Study text:
The 3D source may be a server, a broadcaster, a recording device, or an authoring and/or production system for manufacturing optical record carriers like the Blu-ray Disc. The Blu-ray Disc provides an interactive platform for distributing video for content creators. Information on the Blu-ray Disc format is available from the website of the Blu-ray Disc association in papers on the audio-visual application format, e.g. http://www.blu-raydisc.com/Assets/Downloadablefile/2b_bdrom_audiovisualapplication—030 5-12955-15269.pdf. The production process of the optical record carrier further comprises the steps of providing a physical pattern of marks in tracks which pattern embodies the 3D video signal that include the depth signaling data, and subsequently shaping the material of the record carrier according to the pattern to provide the tracks of marks on at least one storage layer.
The 3D destination device 50 has a receiver for receiving the 3D video signal 41, which receiver has one or more signal interface units and an input unit 51 for parsing the incoming video signal. For example, the receiver may include an optical disc unit 58 coupled to the input unit for retrieving the 3D video information from an optical record carrier 54 like a DVD or Blu-ray disc. Alternatively (or additionally), the receiver may include a network interface unit 59 for coupling to a network 45, for example the internet or a broadcast network, such device being a set-top box or a mobile computing device like a mobile phone or tablet computer. The 3D video signal may be retrieved from a remote website or media server, e.g. the 3D source device 40. The 3D image processing device may be a converter that converts an image input signal to an image output signal having the required depth information. Such a converter may be used to convert different input 3D video signals for a specific type of 3D display, for example standard 3D content to a video signal suitable for auto-stereoscopic displays of a particular type or vendor. In practice, the device may be a 3D enabled amplifier or receiver, a 3D optical disc player, or a satellite receiver or set top box, or any type of media player.

Collected data

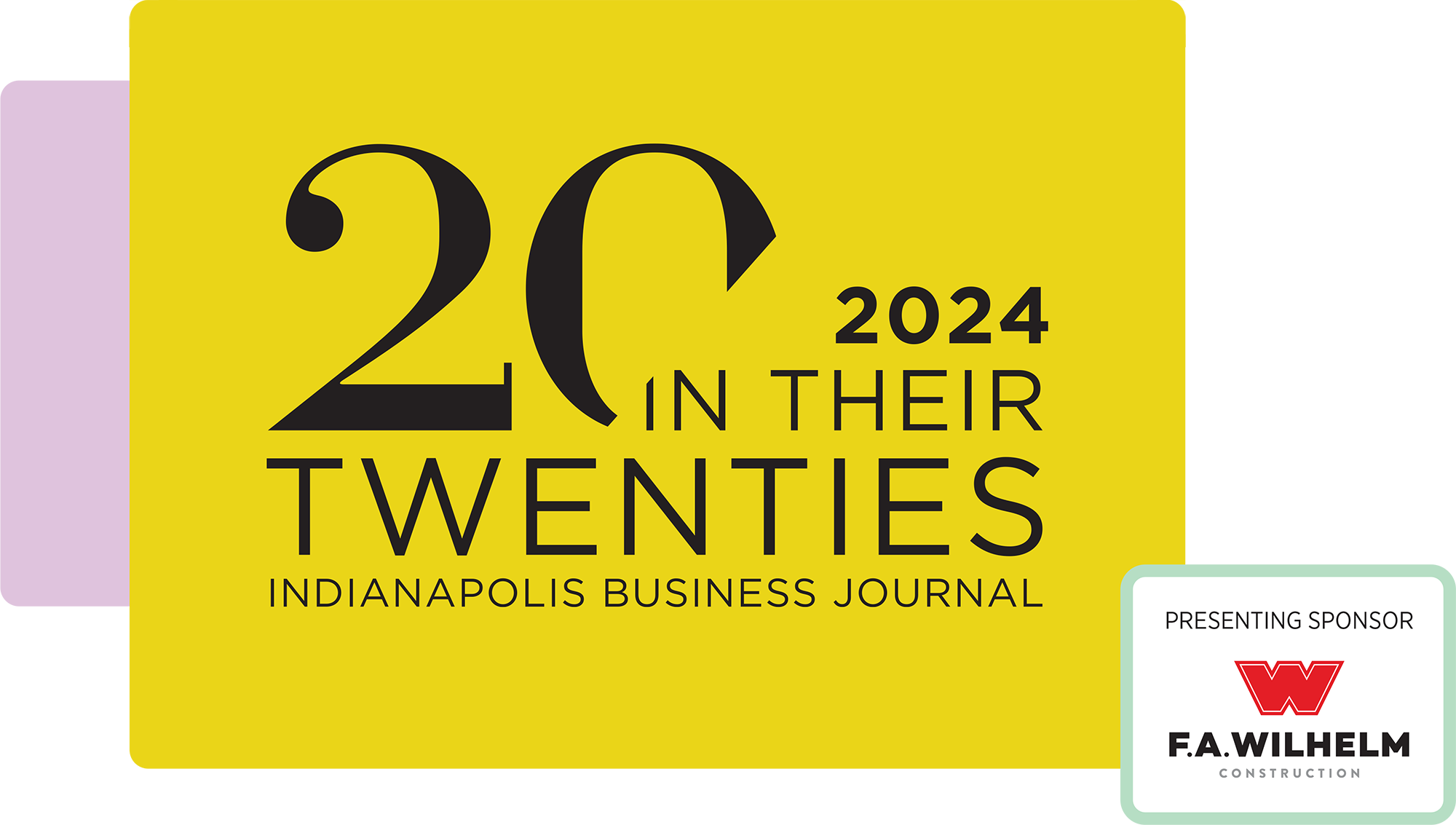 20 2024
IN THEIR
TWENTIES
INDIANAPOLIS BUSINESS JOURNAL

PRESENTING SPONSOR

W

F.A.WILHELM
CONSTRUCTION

Task list:
A: In the 3D video text, what kinds of devices are named as examples when the receiver includes a network interface unit?
B: Using the 3D video text, explain what a converter does and why one might be used.
You can leave the collected data aside; it plays no part here.

Results for each task:
A: A set-top box or a mobile computing device like a mobile phone or tablet computer.

B: A converter turns an image input signal into an image output signal that has the required depth information. It can be used to adapt different input 3D video signals to a specific type of 3D display, for example turning standard 3D content into a video signal suited to auto-stereoscopic displays of a particular type or vendor.